─── Input

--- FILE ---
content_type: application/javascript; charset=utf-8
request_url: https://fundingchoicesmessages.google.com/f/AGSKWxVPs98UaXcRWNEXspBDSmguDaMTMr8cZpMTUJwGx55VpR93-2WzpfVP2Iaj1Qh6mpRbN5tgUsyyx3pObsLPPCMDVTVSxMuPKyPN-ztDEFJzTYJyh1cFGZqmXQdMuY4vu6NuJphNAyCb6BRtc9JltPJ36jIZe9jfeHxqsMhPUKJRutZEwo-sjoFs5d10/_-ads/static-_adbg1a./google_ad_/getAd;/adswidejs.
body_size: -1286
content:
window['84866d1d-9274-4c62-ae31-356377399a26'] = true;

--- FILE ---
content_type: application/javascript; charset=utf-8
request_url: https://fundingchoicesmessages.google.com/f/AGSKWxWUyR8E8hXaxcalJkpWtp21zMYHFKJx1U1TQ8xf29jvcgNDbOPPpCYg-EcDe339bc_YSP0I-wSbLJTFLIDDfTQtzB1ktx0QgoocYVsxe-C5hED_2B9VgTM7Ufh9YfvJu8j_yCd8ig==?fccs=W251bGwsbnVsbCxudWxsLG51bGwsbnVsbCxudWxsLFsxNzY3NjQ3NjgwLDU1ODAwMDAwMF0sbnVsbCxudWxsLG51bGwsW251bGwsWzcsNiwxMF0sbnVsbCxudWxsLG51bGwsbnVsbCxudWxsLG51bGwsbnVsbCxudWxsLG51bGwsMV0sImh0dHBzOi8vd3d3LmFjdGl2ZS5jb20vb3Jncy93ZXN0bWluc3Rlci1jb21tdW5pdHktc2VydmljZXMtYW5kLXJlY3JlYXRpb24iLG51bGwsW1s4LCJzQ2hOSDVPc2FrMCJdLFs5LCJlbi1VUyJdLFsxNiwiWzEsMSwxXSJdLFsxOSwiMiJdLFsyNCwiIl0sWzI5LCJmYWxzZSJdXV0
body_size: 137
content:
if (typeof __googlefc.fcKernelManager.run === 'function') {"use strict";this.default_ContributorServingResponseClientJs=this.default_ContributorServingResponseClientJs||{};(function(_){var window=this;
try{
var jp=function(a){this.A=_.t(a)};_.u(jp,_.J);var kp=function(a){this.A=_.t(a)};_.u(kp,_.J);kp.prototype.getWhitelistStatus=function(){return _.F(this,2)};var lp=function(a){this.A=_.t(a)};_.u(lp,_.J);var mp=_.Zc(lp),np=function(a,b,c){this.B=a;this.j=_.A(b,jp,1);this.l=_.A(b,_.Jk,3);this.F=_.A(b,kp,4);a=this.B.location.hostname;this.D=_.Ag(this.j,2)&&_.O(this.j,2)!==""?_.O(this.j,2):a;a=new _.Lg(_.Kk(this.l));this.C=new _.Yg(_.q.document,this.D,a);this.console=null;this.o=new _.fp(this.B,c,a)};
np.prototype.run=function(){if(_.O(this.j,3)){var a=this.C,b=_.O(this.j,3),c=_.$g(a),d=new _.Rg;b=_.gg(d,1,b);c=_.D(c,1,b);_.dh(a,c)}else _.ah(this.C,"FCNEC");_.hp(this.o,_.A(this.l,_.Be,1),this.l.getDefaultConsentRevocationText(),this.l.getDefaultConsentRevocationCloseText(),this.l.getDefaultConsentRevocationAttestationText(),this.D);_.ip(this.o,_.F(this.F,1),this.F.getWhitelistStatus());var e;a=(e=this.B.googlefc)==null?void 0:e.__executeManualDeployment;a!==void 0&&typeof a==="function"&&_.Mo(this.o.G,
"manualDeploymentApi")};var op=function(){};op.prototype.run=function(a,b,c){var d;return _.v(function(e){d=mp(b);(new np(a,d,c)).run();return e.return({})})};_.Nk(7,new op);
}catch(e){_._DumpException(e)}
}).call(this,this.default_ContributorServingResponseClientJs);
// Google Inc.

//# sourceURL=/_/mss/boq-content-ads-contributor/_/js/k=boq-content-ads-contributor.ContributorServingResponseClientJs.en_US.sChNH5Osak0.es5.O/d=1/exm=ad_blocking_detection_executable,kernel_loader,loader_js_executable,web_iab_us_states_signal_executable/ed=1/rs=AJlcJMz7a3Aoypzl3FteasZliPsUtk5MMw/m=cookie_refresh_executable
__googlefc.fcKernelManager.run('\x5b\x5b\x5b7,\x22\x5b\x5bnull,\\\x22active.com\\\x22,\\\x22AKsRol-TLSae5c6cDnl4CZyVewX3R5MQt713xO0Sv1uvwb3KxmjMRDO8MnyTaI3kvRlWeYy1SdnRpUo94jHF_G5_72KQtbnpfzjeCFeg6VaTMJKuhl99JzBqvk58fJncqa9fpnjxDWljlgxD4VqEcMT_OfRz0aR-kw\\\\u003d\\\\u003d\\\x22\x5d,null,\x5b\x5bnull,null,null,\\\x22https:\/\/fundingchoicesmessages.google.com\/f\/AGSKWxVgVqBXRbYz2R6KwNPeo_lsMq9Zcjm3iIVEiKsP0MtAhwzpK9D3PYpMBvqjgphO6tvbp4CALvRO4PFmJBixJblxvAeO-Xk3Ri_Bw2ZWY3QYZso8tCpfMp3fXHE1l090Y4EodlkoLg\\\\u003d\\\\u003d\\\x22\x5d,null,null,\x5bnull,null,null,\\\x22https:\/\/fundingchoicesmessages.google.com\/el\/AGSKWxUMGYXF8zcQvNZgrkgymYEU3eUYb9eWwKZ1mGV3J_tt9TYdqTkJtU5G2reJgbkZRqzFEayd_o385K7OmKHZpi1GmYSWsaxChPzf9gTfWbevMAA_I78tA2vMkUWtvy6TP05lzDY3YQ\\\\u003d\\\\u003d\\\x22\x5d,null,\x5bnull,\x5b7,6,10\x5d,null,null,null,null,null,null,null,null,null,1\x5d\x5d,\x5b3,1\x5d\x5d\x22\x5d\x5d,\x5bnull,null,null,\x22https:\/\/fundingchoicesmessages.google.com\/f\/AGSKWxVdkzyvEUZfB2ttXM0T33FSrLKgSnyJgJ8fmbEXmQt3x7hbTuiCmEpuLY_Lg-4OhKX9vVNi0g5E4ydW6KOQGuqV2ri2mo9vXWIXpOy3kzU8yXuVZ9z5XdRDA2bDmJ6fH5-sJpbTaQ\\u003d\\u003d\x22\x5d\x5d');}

──────
─── Input

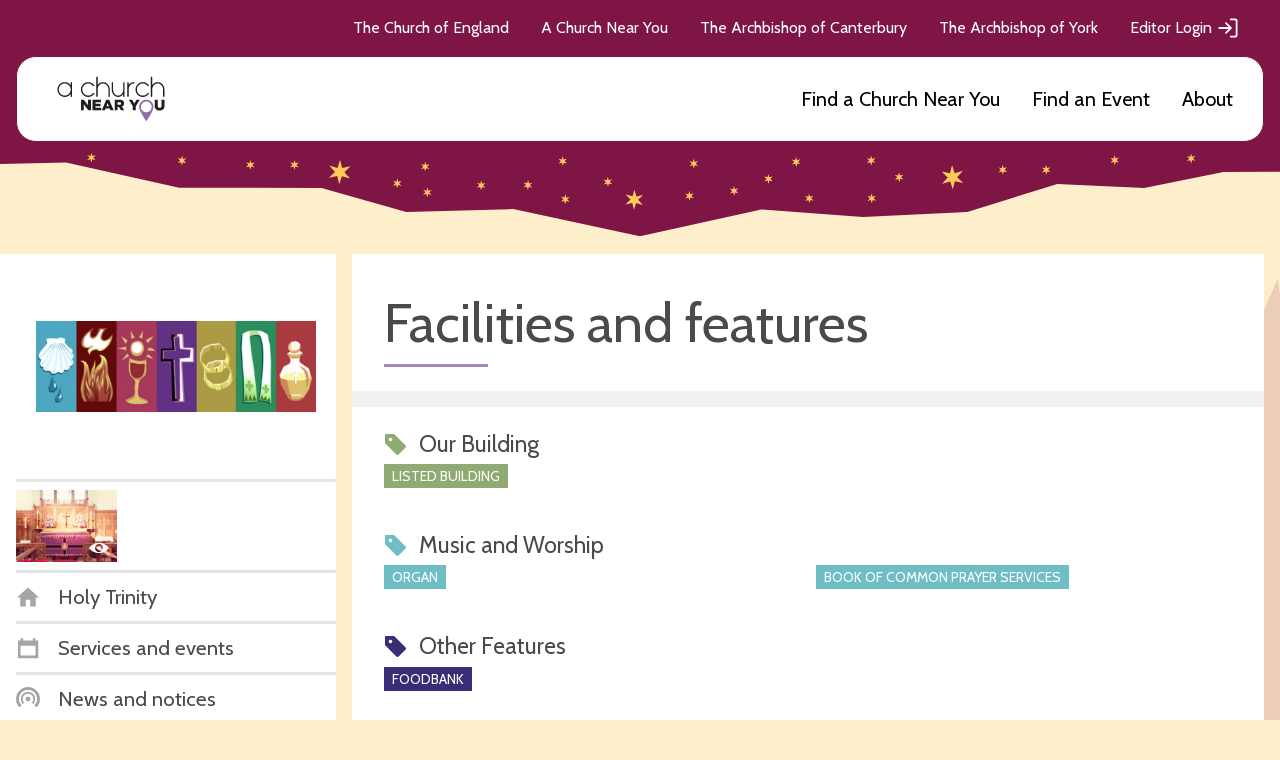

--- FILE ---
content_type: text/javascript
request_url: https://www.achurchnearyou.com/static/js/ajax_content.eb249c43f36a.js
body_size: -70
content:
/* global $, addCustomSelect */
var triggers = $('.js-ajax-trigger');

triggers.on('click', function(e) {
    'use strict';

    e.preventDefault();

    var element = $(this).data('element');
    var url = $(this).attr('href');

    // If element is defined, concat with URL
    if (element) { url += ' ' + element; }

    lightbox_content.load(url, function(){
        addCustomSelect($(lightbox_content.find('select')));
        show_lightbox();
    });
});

──────
─── Input

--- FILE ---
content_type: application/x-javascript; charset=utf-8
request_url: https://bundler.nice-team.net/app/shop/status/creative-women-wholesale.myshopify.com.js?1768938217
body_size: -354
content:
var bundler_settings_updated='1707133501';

──────

Work request: Search the entries for the word "return". Copy each line where it appears.

Answer box:
var jp=function(a){this.A=_.t(a)};_.u(jp,_.J);var kp=function(a){this.A=_.t(a)};_.u(kp,_.J);kp.prototype.getWhitelistStatus=function(){return _.F(this,2)};var lp=function(a){this.A=_.t(a)};_.u(lp,_.J);var mp=_.Zc(lp),np=function(a,b,c){this.B=a;this.j=_.A(b,jp,1);this.l=_.A(b,_.Jk,3);this.F=_.A(b,kp,4);a=this.B.location.hostname;this.D=_.Ag(this.j,2)&&_.O(this.j,2)!==""?_.O(this.j,2):a;a=new _.Lg(_.Kk(this.l));this.C=new _.Yg(_.q.document,this.D,a);this.console=null;this.o=new _.fp(this.B,c,a)};
"manualDeploymentApi")};var op=function(){};op.prototype.run=function(a,b,c){var d;return _.v(function(e){d=mp(b);(new np(a,d,c)).run();return e.return({})})};_.Nk(7,new op);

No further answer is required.